Comments (7)
Hi,
in your log it says
"Mixed dnn version. The header is from one version, but we link with a different version (5110, 6021))"
Please check your cudnn versions, maybe remove all versions, download a new one and try again.
from returnn.
Hi, I resolved the issue of multiple versions but code is not working because old backend is not supported. Any suggestions on workaround??
from returnn.
from returnn.
I am working with Theano 0.9.0 and pygpu version 0.7.3. It was showing problems with sandbox cuda. I made the feasible changes but still it is showing errors after errors:
returnn_IAM/cuda_implementation/CuDNNConvHWBCOp.py", line 13, in
class CuDNNConvHWBCOpGrad(theano.gpuarray.GpuOp):
AttributeError: 'module' object has no attribute 'GpuOp'
from returnn.
I wonder a bit about the base class theano.gpuarray.GpuOp
, because that is the base-class of the new gpuarray backend but the code is actually using the old CUDA backend, so it should be theano.sandbox.cuda.GpuOp
. Can you try to replace that? Maybe you also need to add some import
.
from returnn.
Hi,
I just tried to reproduce the problem, but for me the demo is working. Please make sure, that you are using the newest version of returnn.

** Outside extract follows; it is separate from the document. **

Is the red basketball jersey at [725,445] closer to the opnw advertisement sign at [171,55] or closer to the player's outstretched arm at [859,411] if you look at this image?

My output looks as follows:
voigtlaender@helios:/work/voigtlaender/returnn/demos/mdlstm/IAM$ python ../../../rnn.py config_demo
CRNN starting up, version 20170929.103426--git-875161a-dirty, pid 10527, cwd /work/voigtlaender/returnn/demos/mdlstm/IAM
CRNN command line options: ['config_demo']

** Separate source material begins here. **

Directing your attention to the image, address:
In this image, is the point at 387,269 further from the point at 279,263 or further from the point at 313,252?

Theano: 0.9.0 (<site-package> in /home/voigtlaender/python2_new/local/lib/python2.7/site-packages/theano)
faulthandler import error. No module named faulthandler
pynvml not available, memory information missing
WARNING (theano.sandbox.cuda): The cuda backend is deprecated and will be removed in the next release (v0.10). Please switch to the gpuarray backend. You can get more information about how to switch at this URL:
https://github.com/Theano/Theano/wiki/Converting-to-the-new-gpu-back-end%28gpuarray%29
Using gpu device 0: Graphics Device (CNMeM is enabled with initial size: 10.0% of memory, cuDNN 5105)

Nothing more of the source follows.